This is political malpractice. And Senator Kyl said that himself. So it might be -- George is probably correct. This might be about money, to get more money for the nuclear industry complex. The president has promised $4 billion more, but in all...
AMANPOUR: In addition to $80 billion.
BRAZILE: That's right. But in all of the hearings this year and all of the conversations, Senator Kyl, no one else, you know, expressed any objections, and now this is, I think, one of those political moments where they can succeed in blocking the president.
REICH: You know, there were 21 separate hearings and briefings. I mean, this is not something that is being put suddenly on the agenda. And for Kyl to say right now we just don't have time or this is -- there's not enough money I think defies logic.

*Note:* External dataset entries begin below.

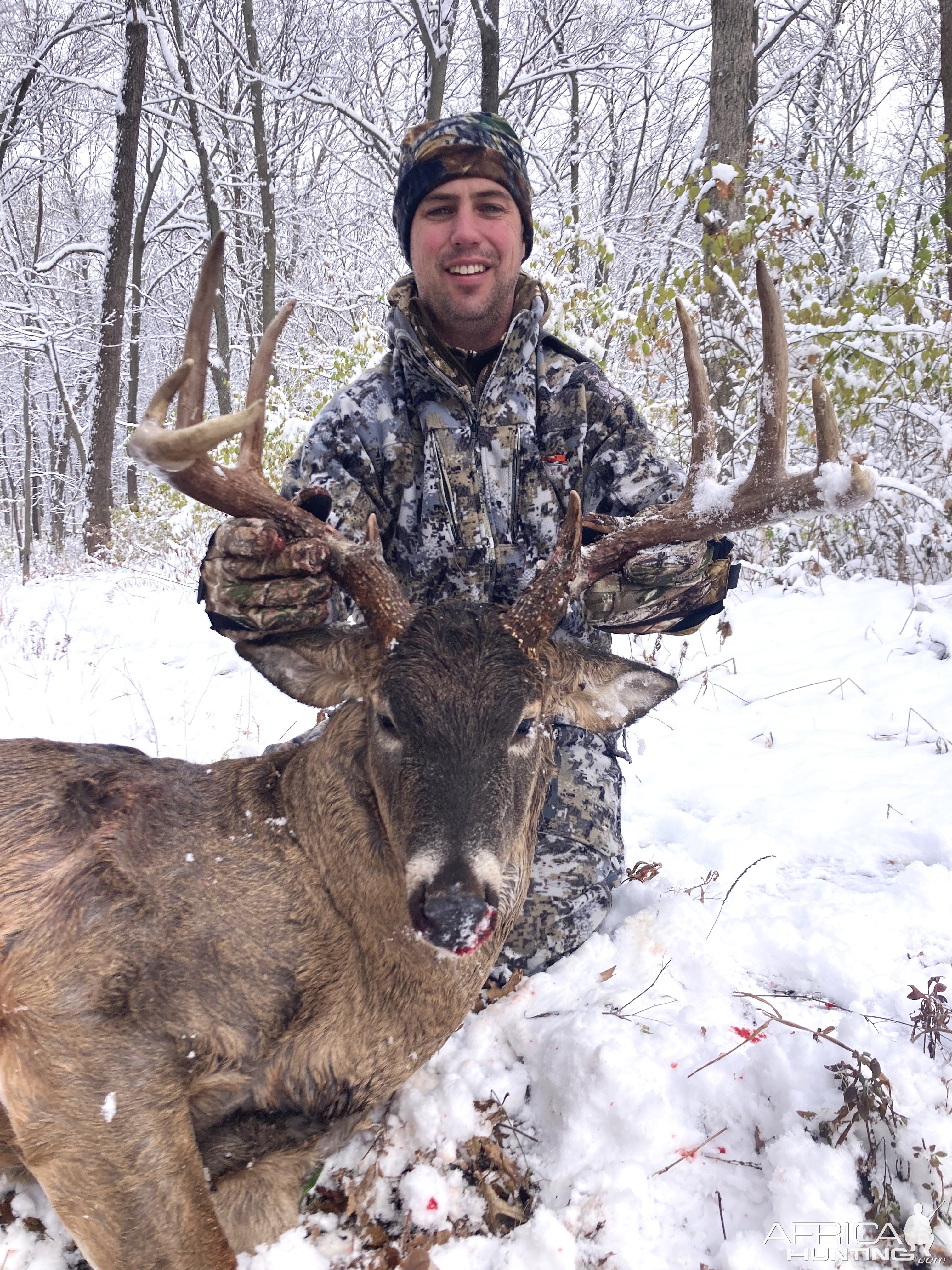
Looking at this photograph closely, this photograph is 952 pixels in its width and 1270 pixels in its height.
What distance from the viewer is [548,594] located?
2527mm

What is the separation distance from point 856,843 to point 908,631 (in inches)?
108

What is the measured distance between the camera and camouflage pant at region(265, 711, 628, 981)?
318 centimetres

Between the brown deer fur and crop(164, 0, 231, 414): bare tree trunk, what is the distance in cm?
1432

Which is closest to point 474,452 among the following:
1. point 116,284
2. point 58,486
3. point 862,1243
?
point 862,1243

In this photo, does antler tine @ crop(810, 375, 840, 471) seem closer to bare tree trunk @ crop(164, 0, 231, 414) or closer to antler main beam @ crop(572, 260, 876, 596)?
antler main beam @ crop(572, 260, 876, 596)

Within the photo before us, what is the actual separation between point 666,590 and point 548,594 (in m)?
0.54

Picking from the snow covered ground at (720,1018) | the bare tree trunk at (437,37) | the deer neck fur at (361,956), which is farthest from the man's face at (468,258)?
the bare tree trunk at (437,37)

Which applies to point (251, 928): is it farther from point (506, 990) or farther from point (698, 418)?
point (698, 418)

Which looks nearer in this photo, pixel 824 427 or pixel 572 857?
pixel 824 427

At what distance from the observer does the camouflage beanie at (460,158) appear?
375 cm

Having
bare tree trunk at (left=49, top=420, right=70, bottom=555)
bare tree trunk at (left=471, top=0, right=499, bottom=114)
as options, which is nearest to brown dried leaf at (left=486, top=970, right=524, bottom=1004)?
bare tree trunk at (left=471, top=0, right=499, bottom=114)

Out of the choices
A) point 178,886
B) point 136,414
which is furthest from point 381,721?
point 136,414

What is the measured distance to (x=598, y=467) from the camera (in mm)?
3732

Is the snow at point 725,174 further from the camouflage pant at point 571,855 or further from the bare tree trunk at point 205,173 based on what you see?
the bare tree trunk at point 205,173
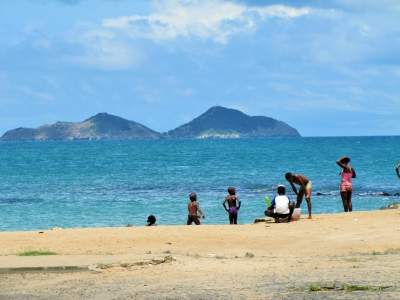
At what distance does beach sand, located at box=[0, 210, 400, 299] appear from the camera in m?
10.1

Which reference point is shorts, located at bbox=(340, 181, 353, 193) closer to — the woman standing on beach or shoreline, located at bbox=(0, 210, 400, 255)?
the woman standing on beach

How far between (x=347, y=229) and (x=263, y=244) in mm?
2581

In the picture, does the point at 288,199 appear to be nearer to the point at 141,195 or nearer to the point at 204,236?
the point at 204,236

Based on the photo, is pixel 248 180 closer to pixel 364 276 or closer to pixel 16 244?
pixel 16 244

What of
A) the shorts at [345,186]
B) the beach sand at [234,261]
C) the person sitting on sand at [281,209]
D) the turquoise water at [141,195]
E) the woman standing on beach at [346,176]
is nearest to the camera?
the beach sand at [234,261]

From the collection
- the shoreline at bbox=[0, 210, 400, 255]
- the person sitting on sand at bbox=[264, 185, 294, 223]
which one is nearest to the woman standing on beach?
the shoreline at bbox=[0, 210, 400, 255]

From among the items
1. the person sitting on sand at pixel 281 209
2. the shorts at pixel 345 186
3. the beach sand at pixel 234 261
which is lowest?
the beach sand at pixel 234 261

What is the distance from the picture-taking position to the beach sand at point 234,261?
10.1 meters

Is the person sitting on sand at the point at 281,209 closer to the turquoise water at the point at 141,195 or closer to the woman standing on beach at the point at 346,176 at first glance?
the woman standing on beach at the point at 346,176

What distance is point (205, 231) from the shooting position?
1708 centimetres

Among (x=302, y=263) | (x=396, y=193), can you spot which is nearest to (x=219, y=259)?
(x=302, y=263)

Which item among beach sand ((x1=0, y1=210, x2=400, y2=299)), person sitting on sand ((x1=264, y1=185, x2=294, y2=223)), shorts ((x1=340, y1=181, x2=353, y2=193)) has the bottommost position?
beach sand ((x1=0, y1=210, x2=400, y2=299))

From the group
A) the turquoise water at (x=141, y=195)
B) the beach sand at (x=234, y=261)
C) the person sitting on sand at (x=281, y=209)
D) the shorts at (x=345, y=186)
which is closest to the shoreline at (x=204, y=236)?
the beach sand at (x=234, y=261)

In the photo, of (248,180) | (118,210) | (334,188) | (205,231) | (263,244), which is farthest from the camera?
(248,180)
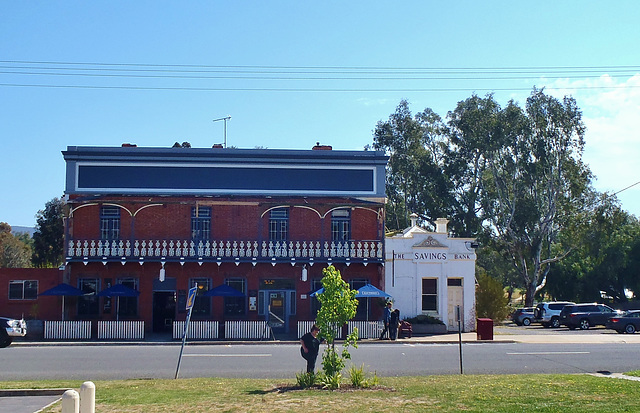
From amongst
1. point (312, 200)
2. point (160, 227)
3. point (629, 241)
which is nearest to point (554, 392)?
point (312, 200)

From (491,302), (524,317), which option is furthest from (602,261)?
(491,302)

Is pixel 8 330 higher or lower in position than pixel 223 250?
lower

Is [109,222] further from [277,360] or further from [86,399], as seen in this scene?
[86,399]

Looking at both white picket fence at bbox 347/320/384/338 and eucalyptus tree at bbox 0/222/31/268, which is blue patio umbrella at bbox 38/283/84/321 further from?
eucalyptus tree at bbox 0/222/31/268

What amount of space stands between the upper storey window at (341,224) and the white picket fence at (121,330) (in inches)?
393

AMANPOUR: And, again, as Admiral Mullen said, it's not just a nice treaty with a foreign country. It is about Russia's cooperation on all the issues that the United States needs, whether it's Afghanistan, Iran, and all the rest of it.
Plus, I don't know what you think, but some are saying that this could give rise to the hard-liners in Russia again, who just do not want to -- who just don't want to deal with the United States.
LUCE: Oh, absolutely. I think it's -- it's a dream -- if you picked two countries that would like to see a failure of ratification, it would be North Korea and Iran. And I think that -- if that argument doesn't work with the Republicans, that sort of basic elemental national security argument doesn't work, nothing is. There's -- there's a greater hatred of Obama than there is a love of American national security.
AMANPOUR: Let's switch right back to here and economic security. G.M. today this week had success, initial public offering. The bailout worked? The saving G.M. worked?
REICH: Well, it worked, Christiane, to the extent that, indeed, G.M. is now worth $50 billion, if you believe the stock market, and before, in the old G.M., was worth $25 billion.
But what happened during the bailout? Actually, it was a -- it -- it was not so much a bailout as it was a reorganization under bankruptcy, and they got rid of $80 billion of debt, they got rid of thousands of jobs, divisions that were not functioning. Wall Streeters came in and reorganized G.M.
Why do we suppose the exact same thing would not have happened under Chapter 11 bankruptcy, reorganization? It's not clear that the $50 billion of taxpayer money was necessary.
WILL: Of course, we'll get it back, unless their share price goes to $55 and they sell 500 million shares of the stock.
Don't believe a word G.M. says. Remember that last April their CEO, in an op-ed piece in the Wall Street Journal, and then echoing in television commercials, said G.M. has paid back the bailout in full. It paid back a tiny sliver of it, and it paid it back with government funds from another account. So do not listen to G.M.
AMANPOUR: Don't listen to a word G.M. says?
LUCE: I -- I find that difficult to disagree with. I would, however, say just in defense of the Treasury's handling of this IPO that there is not an IPO in the world that -- not a privatization in the world that isn't controversial, that hasn't been criticized for being underpriced or overpriced or misallocated. And in this case, clearly, they're going to have to see an increase in the share price to get the taxpayer money fully back.